Discurso sobre la Virtud Republicana (7 de Febrero de 1794 · 19 Pluviôe, An II )
Por Maximilien Robespierre
La democracia es un Estado en el que el pueblo soberano, guiado por leyes que son de obra suya, actúa por sí mismo siempre que le es posible, y por sus delegados cuando no puede obrar por sí mismo.
Es, pues, en los principios del gobierno democrático donde debéis buscar las reglas de vuestra conducta política.
Pero para fundar y consolidar entre nosotros la democracia, para llegar al reinado apacible de las leyes constitucionales, es preciso terminar la guerra de la libertad contra la tiranía y atravesar con éxito las tormentas de la Revolución; tal es el fin del sistema revolucionario que habéis organizado. Debéis aún regir vuestra conducta según las tormentosas circunstancias en que se encuentra la República, y el plan de vuestra administración debe ser el resultado del espíritu del gobierno revolucionario combinado con los principios generales de la democracia.
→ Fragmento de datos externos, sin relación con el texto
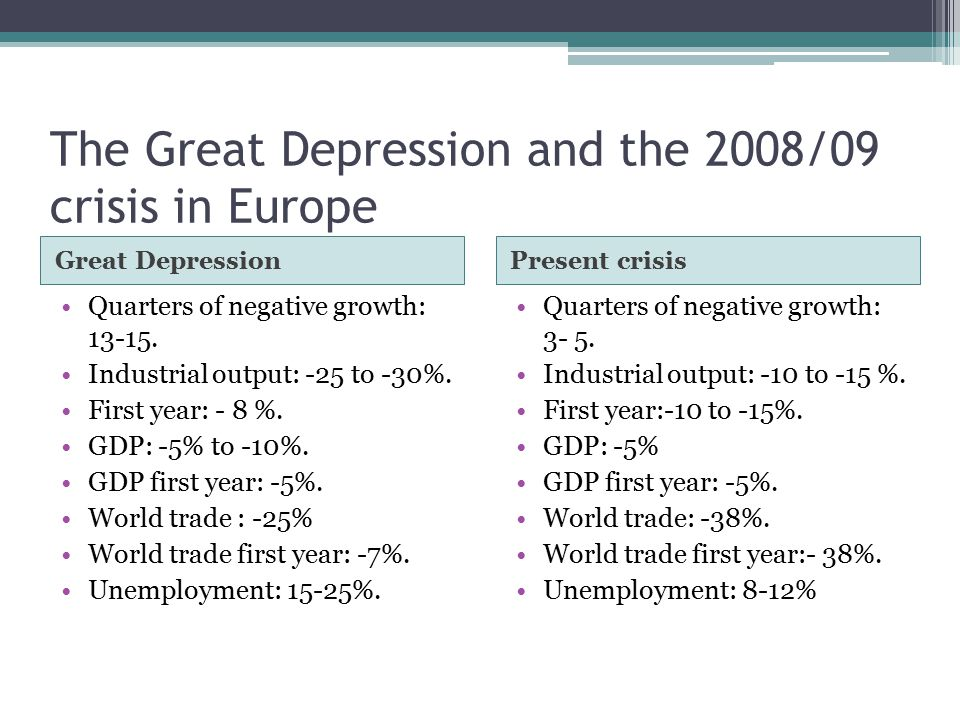 The Great Depression and the 2008/09 crisis in Europe Great DepressionPresent crisis Quarters of negative growth: 13-15. Industrial output: -25 to -30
Pero ¿cuál es el principio fundamental del gobierno democrático o popular, es decir, el resorte esencial que lo sostiene y que le hace moverse? Es la virtud. Hablo de la virtud pública, que obró tantos prodigios en Grecia y Roma, y que producirá otros aún más asombrosos en la Francia republicana; de esa virtud que no es otra cosa que el amor a la Patria y a sus leyes.
Pero como la esencia de la República o la democracia es la igualdad, el amor a la patria incluye necesariamente el amor a la igualdad.
En verdad, ese sentimiento sublime supone la preferencia del interés público ante todos los intereses particulares, de lo que resulta que el amor a la patria supone también o produce todas las virtudes, pues ¿acaso son éstas otra cosa sino la fuerza del alma, que se vuelve capaz de tales sacrificios? ¿Y cómo podría el esclavo de la avaricia o de la ambición, por ejemplo, inmolar su ídolo a la Patria?
No sólo es la virtud el alma de la democracia, sino que, además, solamente puede existir con este tipo de gobierno. En la monarquía, sólo conozco un individuo que pueda amar a la Patria, y que para ello no necesita siquiera virtud: el monarca. La causa de ello es que, de todos los habitantes de sus estados, el monarca es el único que tiene una patria. ¿Acaso no es el soberano, al menos de hecho. ¿No está en el lugar del Pueblo? ¿Y qué es la Patria sino el país del que se es ciudadano y partícipe de la soberanía?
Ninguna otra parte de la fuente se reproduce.